An AE was considered serious if it was fatal; life-threatening; persistently or significantly disabling or incapacitating; required in-patient hospitalization or prolonged hospitalization; a congenital anomaly/birth defect; or other medically significant event that, based upon appropriate medical judgment, may have jeopardized the subject and may have required medical or surgical intervention.
Additional information about Adverse Events can be found in the Adverse Event section.
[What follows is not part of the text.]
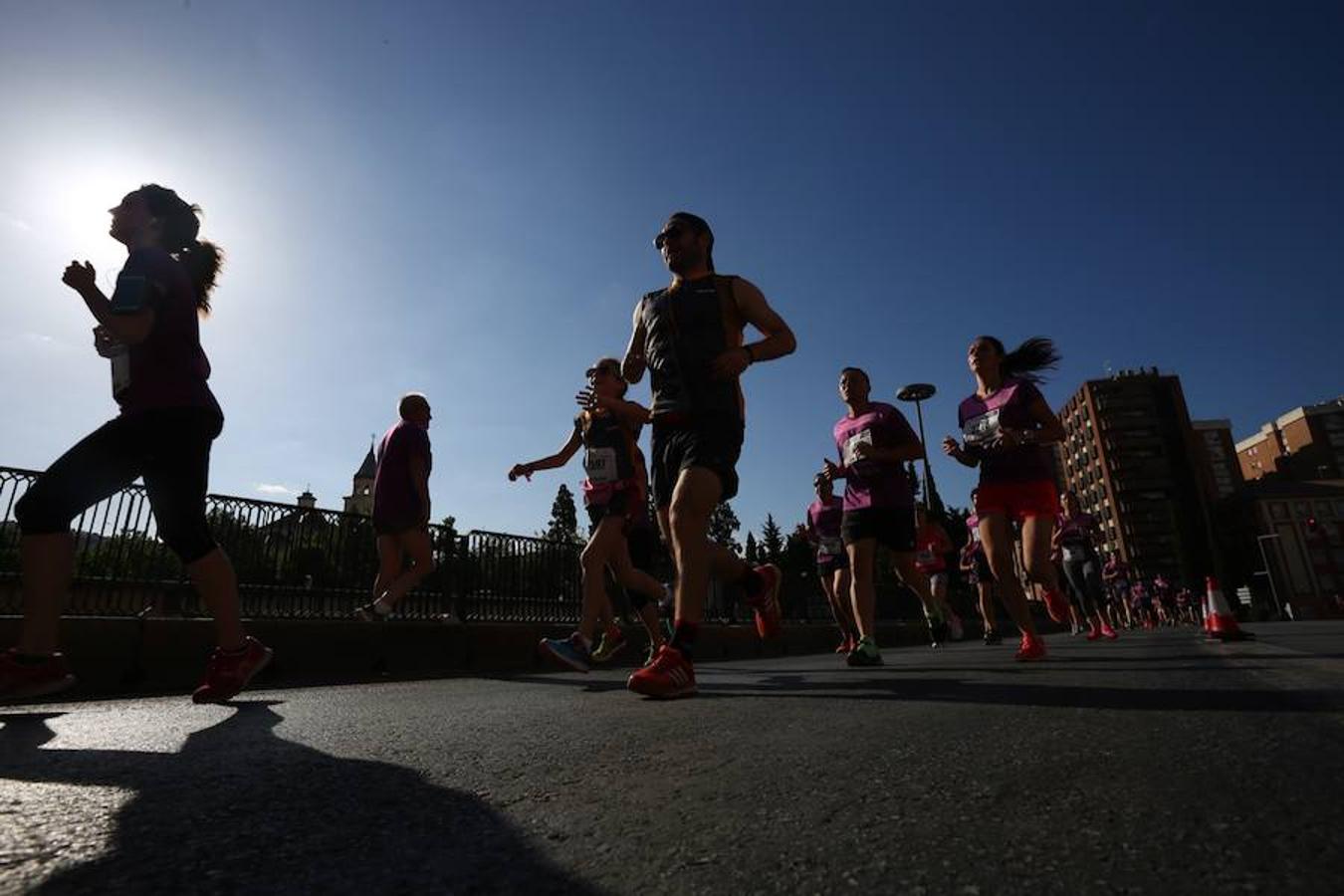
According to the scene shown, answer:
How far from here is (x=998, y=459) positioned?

Secondary Outcome Measures
Change From Baseline in Clinical Global Impression Severity of Illness (CGI-S) Score
The rater or investigator answered the following question:
"Considering your total clinical experience with this particular population, how mentally ill is the patient at this time?" Response choices included: 0=not assessed; 1=normal (not at all ill); 2=borderline mentally ill; 3=mildly ill; 4=moderately ill; 5=markedly ill; 6=severely ill; 7=among the most extremely ill patients. A negative change from Baseline indicated improvement
Number of Participants With Clinical Significant Laboratory Tests
Blood was collected for Fasting clinical laboratory tests (serum chemistry and hematology) at Baseline, Months 12, 24, 36, 48, 60, and 72 and were analyzed at a central laboratory.
Clinically significant values are defined as the following:
Bilirubin, total ≥ 2.0 mg/dL. Creatine phosphokinase > 500 U/L for participants 13-17 years or 3 times the upper limit of normal for participants ≥ 18 years [Reference Range (0 to 190 IU/L (females) and 0 to 235 IU/L (males)].
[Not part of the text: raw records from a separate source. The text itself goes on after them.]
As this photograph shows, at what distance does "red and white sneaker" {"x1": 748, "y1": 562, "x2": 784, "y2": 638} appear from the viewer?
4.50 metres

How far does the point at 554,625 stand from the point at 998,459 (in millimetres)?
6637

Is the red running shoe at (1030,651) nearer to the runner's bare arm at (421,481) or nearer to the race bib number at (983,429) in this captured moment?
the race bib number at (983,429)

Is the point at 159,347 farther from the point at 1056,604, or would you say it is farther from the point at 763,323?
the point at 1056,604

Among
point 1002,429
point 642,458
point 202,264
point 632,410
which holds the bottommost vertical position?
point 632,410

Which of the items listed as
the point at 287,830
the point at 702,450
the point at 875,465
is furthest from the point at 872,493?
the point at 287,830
Eosinophils ≥ 10 %. Hematocrit < 30 % for participants 13-17 years old or ≥ 18 year old participants female ≤ 32 % and a 3 point decrease from baseline or male ≤ 37 % and a 3 point decrease from baseline.
Hemoglobin female ≤ 9.5 g/dL or male ≤ 11.5 g/dL. Prolactin > 1 times the upper limit of normal [Reference range: 2 to 18 ng/mL (males) and 3 to 30 ng/mL (females)].
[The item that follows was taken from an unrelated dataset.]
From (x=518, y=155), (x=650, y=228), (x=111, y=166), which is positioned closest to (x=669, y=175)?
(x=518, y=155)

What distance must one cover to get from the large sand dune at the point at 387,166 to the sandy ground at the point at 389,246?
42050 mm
Number of Participants With Clinically Significant Heart Rate
Heart rate was measured at Baseline and at each visit supine (lying on the back) and standing. A heart rate increase is an increase of ≥ 15 beats per minute (bpm) compared to Baseline. A heart rate decrease is a decrease of ≥ 15 bpm compared to Baseline.
Number of Participants With Clinically Significant Blood Pressure
Systolic and Diastolic blood pressure was measured at Baseline and at all visits supine (lying on the back) and standing.
Systolic increase was an increase of ≥ 20 mm Hg compared to Baseline and systolic decrease was a decrease of ≥ 20 mm Hg compared to Baseline.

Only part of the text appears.